- **DATASET**:
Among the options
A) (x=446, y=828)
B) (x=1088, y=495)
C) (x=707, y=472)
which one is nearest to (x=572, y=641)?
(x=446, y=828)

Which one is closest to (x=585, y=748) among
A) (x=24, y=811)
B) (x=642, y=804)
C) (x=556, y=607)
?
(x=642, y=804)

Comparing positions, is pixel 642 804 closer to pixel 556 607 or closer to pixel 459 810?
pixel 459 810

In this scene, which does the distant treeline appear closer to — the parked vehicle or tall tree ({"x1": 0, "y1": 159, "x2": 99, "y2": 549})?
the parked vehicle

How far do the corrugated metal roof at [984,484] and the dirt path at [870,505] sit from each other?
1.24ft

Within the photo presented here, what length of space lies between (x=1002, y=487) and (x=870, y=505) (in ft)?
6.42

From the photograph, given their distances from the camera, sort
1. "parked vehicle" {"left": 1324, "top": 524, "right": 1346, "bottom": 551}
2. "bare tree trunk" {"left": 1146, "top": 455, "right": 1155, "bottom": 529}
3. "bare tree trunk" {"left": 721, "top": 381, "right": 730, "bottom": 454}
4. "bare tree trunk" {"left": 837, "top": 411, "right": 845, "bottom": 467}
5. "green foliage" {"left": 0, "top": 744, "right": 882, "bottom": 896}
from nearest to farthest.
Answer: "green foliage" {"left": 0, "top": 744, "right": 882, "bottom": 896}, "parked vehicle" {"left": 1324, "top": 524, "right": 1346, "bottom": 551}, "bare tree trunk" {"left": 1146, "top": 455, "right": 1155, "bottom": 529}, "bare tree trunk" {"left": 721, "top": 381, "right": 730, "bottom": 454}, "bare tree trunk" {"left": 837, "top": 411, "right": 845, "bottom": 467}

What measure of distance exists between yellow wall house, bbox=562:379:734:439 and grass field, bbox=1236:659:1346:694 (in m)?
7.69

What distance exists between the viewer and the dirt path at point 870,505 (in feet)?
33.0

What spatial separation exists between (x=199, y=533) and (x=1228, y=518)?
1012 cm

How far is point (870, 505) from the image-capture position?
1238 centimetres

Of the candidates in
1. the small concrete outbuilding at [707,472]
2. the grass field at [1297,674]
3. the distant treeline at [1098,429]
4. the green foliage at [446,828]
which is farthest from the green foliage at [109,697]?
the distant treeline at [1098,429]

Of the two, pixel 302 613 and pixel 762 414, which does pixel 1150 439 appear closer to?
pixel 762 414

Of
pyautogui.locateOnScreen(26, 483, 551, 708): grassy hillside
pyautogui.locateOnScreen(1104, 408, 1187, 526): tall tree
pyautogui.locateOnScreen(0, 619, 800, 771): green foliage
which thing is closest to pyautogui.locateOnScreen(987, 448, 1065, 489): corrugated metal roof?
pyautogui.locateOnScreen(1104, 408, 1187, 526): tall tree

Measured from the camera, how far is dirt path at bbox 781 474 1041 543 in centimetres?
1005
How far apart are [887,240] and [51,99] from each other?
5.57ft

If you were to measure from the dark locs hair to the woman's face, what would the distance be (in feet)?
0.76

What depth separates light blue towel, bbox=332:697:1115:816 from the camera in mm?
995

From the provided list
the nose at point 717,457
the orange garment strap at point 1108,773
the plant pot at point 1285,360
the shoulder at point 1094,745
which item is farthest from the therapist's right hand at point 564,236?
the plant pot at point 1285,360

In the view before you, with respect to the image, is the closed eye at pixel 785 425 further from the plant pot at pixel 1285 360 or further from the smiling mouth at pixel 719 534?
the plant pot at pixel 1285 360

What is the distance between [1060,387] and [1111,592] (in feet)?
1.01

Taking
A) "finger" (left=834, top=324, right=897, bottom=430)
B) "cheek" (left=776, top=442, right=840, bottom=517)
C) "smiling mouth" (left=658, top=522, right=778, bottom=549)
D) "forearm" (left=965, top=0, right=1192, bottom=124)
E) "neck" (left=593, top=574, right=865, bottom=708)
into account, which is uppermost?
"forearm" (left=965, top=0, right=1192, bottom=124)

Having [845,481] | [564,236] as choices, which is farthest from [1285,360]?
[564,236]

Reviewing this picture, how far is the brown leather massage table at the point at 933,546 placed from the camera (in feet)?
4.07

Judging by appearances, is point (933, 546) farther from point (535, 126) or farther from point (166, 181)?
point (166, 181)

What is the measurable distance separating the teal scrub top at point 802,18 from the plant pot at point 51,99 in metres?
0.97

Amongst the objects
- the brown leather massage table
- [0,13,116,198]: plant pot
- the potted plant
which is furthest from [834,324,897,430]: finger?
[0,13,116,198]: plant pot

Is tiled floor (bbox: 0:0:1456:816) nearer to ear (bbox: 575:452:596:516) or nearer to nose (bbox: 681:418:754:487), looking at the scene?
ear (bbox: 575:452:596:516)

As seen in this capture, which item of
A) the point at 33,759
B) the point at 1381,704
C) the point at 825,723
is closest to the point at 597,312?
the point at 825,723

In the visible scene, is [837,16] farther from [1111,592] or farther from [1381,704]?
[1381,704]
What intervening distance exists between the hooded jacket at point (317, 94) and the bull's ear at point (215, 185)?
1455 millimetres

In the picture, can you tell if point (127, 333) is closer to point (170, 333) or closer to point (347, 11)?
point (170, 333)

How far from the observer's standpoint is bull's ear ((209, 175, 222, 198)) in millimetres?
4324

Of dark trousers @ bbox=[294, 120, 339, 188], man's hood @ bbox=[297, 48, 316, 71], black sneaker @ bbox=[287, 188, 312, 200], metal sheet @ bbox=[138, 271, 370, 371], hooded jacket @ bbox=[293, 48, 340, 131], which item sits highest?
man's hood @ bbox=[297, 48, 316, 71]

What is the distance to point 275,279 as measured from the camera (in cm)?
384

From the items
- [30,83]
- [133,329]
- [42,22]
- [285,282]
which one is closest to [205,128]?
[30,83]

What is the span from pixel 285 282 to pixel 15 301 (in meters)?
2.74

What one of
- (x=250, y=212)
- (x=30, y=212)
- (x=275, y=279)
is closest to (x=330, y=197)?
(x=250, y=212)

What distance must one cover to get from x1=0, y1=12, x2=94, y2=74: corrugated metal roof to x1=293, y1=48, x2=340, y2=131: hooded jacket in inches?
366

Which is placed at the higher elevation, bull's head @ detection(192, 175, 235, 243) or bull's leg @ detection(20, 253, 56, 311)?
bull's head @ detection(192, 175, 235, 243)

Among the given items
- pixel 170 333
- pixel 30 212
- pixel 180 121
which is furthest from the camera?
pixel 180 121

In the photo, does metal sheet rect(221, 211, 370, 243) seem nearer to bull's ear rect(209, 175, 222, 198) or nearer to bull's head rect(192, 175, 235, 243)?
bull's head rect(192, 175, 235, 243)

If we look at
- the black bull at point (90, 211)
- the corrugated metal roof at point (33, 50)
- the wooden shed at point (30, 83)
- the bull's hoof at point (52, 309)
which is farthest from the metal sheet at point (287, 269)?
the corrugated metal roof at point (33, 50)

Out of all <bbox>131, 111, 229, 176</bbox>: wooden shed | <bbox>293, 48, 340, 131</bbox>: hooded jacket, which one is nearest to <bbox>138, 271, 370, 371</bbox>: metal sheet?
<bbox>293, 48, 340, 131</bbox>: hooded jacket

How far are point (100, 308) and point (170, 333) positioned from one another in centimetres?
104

- **EXERCISE DIRECTIONS**:
Copy the records above exactly as they appear.

- **IN RESPONSE**:
Among the options
A) (x=446, y=828)
B) (x=1088, y=495)
C) (x=707, y=472)
which one is nearest to (x=572, y=641)?
(x=446, y=828)

Which one is closest to (x=585, y=748) among
A) (x=24, y=811)
B) (x=642, y=804)
C) (x=556, y=607)
?
(x=642, y=804)

Comparing positions, is pixel 642 804 closer to pixel 556 607 or closer to pixel 459 810?
pixel 459 810

In this scene, which does the distant treeline appear closer to — the parked vehicle or tall tree ({"x1": 0, "y1": 159, "x2": 99, "y2": 549})?
the parked vehicle

How far do the corrugated metal roof at [984,484] and the dirt path at [870,505] sit from each other?
1.24ft

Within the photo presented here, what length of space lies between (x=1002, y=487) and (x=870, y=505) (in ft)?
6.42

From the photograph, given their distances from the camera, sort
1. "parked vehicle" {"left": 1324, "top": 524, "right": 1346, "bottom": 551}
2. "bare tree trunk" {"left": 1146, "top": 455, "right": 1155, "bottom": 529}
3. "bare tree trunk" {"left": 721, "top": 381, "right": 730, "bottom": 454}
4. "bare tree trunk" {"left": 837, "top": 411, "right": 845, "bottom": 467}
5. "green foliage" {"left": 0, "top": 744, "right": 882, "bottom": 896}
from nearest to farthest.
Answer: "green foliage" {"left": 0, "top": 744, "right": 882, "bottom": 896}, "parked vehicle" {"left": 1324, "top": 524, "right": 1346, "bottom": 551}, "bare tree trunk" {"left": 1146, "top": 455, "right": 1155, "bottom": 529}, "bare tree trunk" {"left": 721, "top": 381, "right": 730, "bottom": 454}, "bare tree trunk" {"left": 837, "top": 411, "right": 845, "bottom": 467}

What measure of distance exists between yellow wall house, bbox=562:379:734:439 and grass field, bbox=1236:659:1346:694 (in m)?
7.69

What distance exists between the viewer and the dirt path at point 870,505 (in feet)?
33.0

What spatial separation exists between (x=199, y=533) and (x=1228, y=518)?
1012 cm

How far is point (870, 505) from the image-capture position?
1238 centimetres

Of the candidates in
1. the small concrete outbuilding at [707,472]
2. the grass field at [1297,674]
3. the distant treeline at [1098,429]
4. the green foliage at [446,828]
which is farthest from the green foliage at [109,697]?
the distant treeline at [1098,429]

Of the two, pixel 302 613 and pixel 762 414, which does pixel 1150 439 appear closer to?
pixel 762 414

Of
pyautogui.locateOnScreen(26, 483, 551, 708): grassy hillside
pyautogui.locateOnScreen(1104, 408, 1187, 526): tall tree
pyautogui.locateOnScreen(0, 619, 800, 771): green foliage
which thing is closest to pyautogui.locateOnScreen(987, 448, 1065, 489): corrugated metal roof?
pyautogui.locateOnScreen(1104, 408, 1187, 526): tall tree

Measured from the camera, how far is dirt path at bbox 781 474 1041 543 in centimetres?
1005
How far apart are [887,240] and [51,99] from each other?
5.57ft

If you were to measure from the dark locs hair to the woman's face, what would the distance be (in feet)?
0.76

What depth separates light blue towel, bbox=332:697:1115:816 from the camera in mm?
995

From the provided list
the nose at point 717,457
the orange garment strap at point 1108,773
the plant pot at point 1285,360
the shoulder at point 1094,745
which item is farthest from the therapist's right hand at point 564,236?
the plant pot at point 1285,360

In the view before you, with respect to the image, is the closed eye at pixel 785 425 further from the plant pot at pixel 1285 360 or further from the smiling mouth at pixel 719 534?
the plant pot at pixel 1285 360

What is the distance between [1060,387] and [1111,592] (in feet)?
1.01

Taking
A) "finger" (left=834, top=324, right=897, bottom=430)
B) "cheek" (left=776, top=442, right=840, bottom=517)
C) "smiling mouth" (left=658, top=522, right=778, bottom=549)
D) "forearm" (left=965, top=0, right=1192, bottom=124)
E) "neck" (left=593, top=574, right=865, bottom=708)
into account, which is uppermost?
"forearm" (left=965, top=0, right=1192, bottom=124)

Having [845,481] | [564,236] as choices, which is farthest from [1285,360]?
[564,236]

Reviewing this picture, how far is the brown leather massage table at the point at 933,546 placed from the camera (in feet)?
4.07

Judging by appearances, is point (933, 546) farther from point (535, 126) or farther from point (166, 181)?
point (166, 181)

What is the measurable distance separating the teal scrub top at point 802,18 from the plant pot at point 51,99 in metres?
0.97

Amongst the objects
- the brown leather massage table
- [0,13,116,198]: plant pot
- the potted plant
which is furthest from [834,324,897,430]: finger?
[0,13,116,198]: plant pot

Is tiled floor (bbox: 0:0:1456:816) nearer to ear (bbox: 575:452:596:516) or nearer to nose (bbox: 681:418:754:487), looking at the scene?
ear (bbox: 575:452:596:516)

As seen in this capture, which item of
A) the point at 33,759
B) the point at 1381,704
C) the point at 825,723
is closest to the point at 597,312?
the point at 825,723

In the visible scene, is [837,16] farther from [1111,592] or farther from [1381,704]?
[1381,704]
What intervening distance exists between the hooded jacket at point (317, 94) and the bull's ear at point (215, 185)?
1455 millimetres

In the picture, can you tell if point (127, 333) is closer to point (170, 333) or closer to point (347, 11)?
point (170, 333)

How far from the observer's standpoint is bull's ear ((209, 175, 222, 198)) in millimetres?
4324

Of dark trousers @ bbox=[294, 120, 339, 188], man's hood @ bbox=[297, 48, 316, 71], black sneaker @ bbox=[287, 188, 312, 200], metal sheet @ bbox=[138, 271, 370, 371], hooded jacket @ bbox=[293, 48, 340, 131], which item sits highest?
man's hood @ bbox=[297, 48, 316, 71]

What is the distance to point 275,279 as measured from the camera (in cm)?
384

From the items
- [30,83]
- [133,329]
- [42,22]
- [285,282]
which one is closest to [205,128]?
[30,83]

What is the span from pixel 285 282 to pixel 15 301 (in meters)?
2.74

What one of
- (x=250, y=212)
- (x=30, y=212)
- (x=275, y=279)
is closest to (x=330, y=197)?
(x=250, y=212)

What distance must one cover to get from x1=0, y1=12, x2=94, y2=74: corrugated metal roof to x1=293, y1=48, x2=340, y2=131: hooded jacket in inches?
366

Which is placed at the higher elevation, bull's head @ detection(192, 175, 235, 243) or bull's leg @ detection(20, 253, 56, 311)?
bull's head @ detection(192, 175, 235, 243)

Among the given items
- pixel 170 333
- pixel 30 212
- pixel 180 121
which is furthest from the camera?
pixel 180 121

In the photo, does metal sheet rect(221, 211, 370, 243) seem nearer to bull's ear rect(209, 175, 222, 198) or nearer to bull's head rect(192, 175, 235, 243)?
bull's head rect(192, 175, 235, 243)

If we look at
- the black bull at point (90, 211)
- the corrugated metal roof at point (33, 50)
- the wooden shed at point (30, 83)
- the bull's hoof at point (52, 309)
which is farthest from the metal sheet at point (287, 269)?
the corrugated metal roof at point (33, 50)

Out of all <bbox>131, 111, 229, 176</bbox>: wooden shed | <bbox>293, 48, 340, 131</bbox>: hooded jacket, which one is nearest to <bbox>138, 271, 370, 371</bbox>: metal sheet?
<bbox>293, 48, 340, 131</bbox>: hooded jacket

How far are point (100, 308) and point (170, 333) positioned from one another in centimetres?
104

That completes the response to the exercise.